▶ Assignment
Beginning with the line containing "order: Rodentia" and ending with the last line, repeat the records exactly.

▶ Dataset content
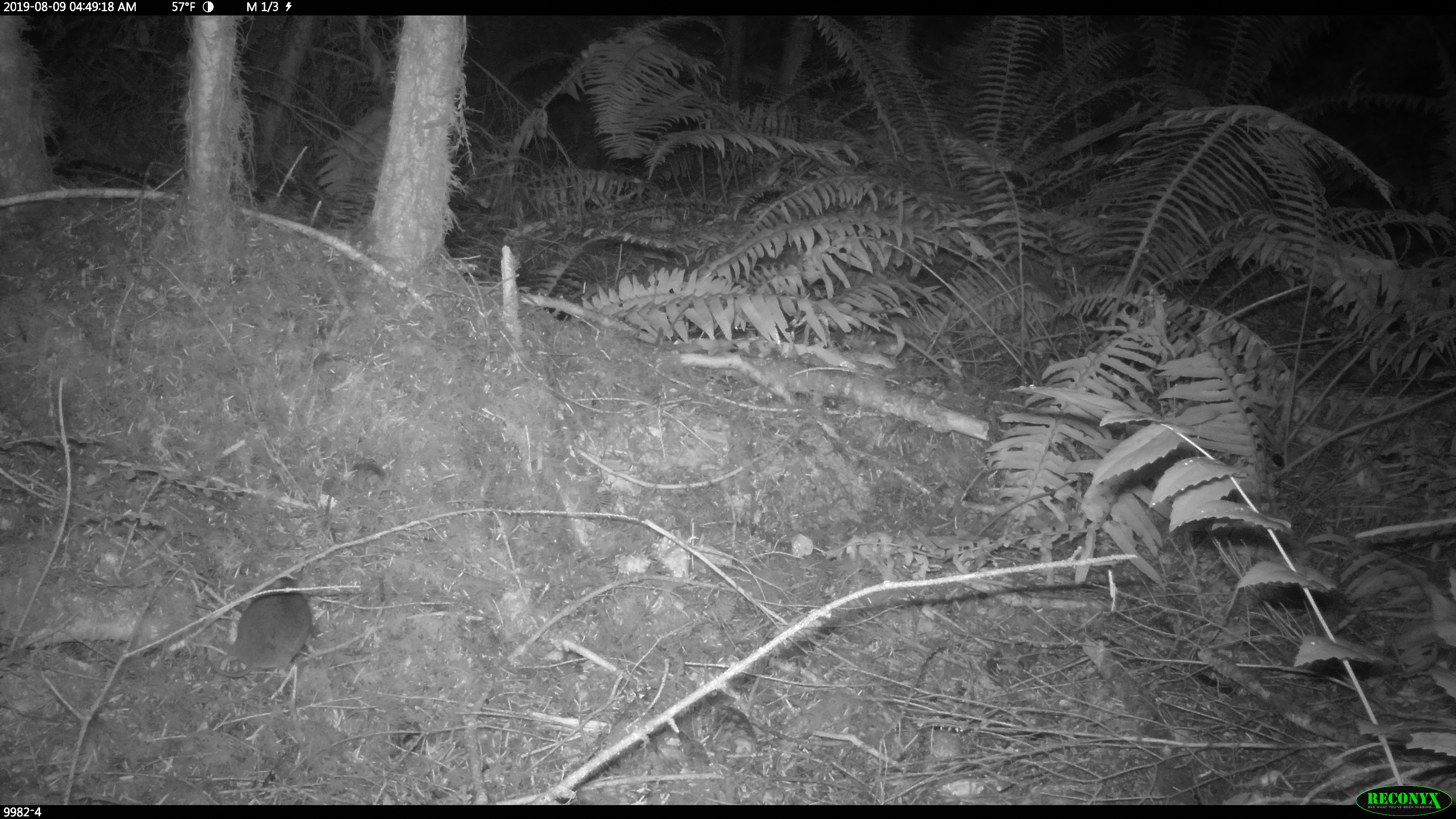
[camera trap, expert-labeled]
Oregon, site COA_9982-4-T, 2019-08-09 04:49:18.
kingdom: Animalia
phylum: Chordata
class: Mammalia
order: Rodentia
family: Cricetidae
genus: Neotoma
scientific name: Neotoma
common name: woodrats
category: neotoma species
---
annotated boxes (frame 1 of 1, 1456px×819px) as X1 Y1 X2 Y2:
neotoma species: 186 566 335 682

▶ Response
order: Rodentia
family: Cricetidae
genus: Neotoma
scientific name: Neotoma
common name: woodrats
category: neotoma species
---
annotated boxes (frame 1 of 1, 1456px×819px) as X1 Y1 X2 Y2:
neotoma species: 186 566 335 682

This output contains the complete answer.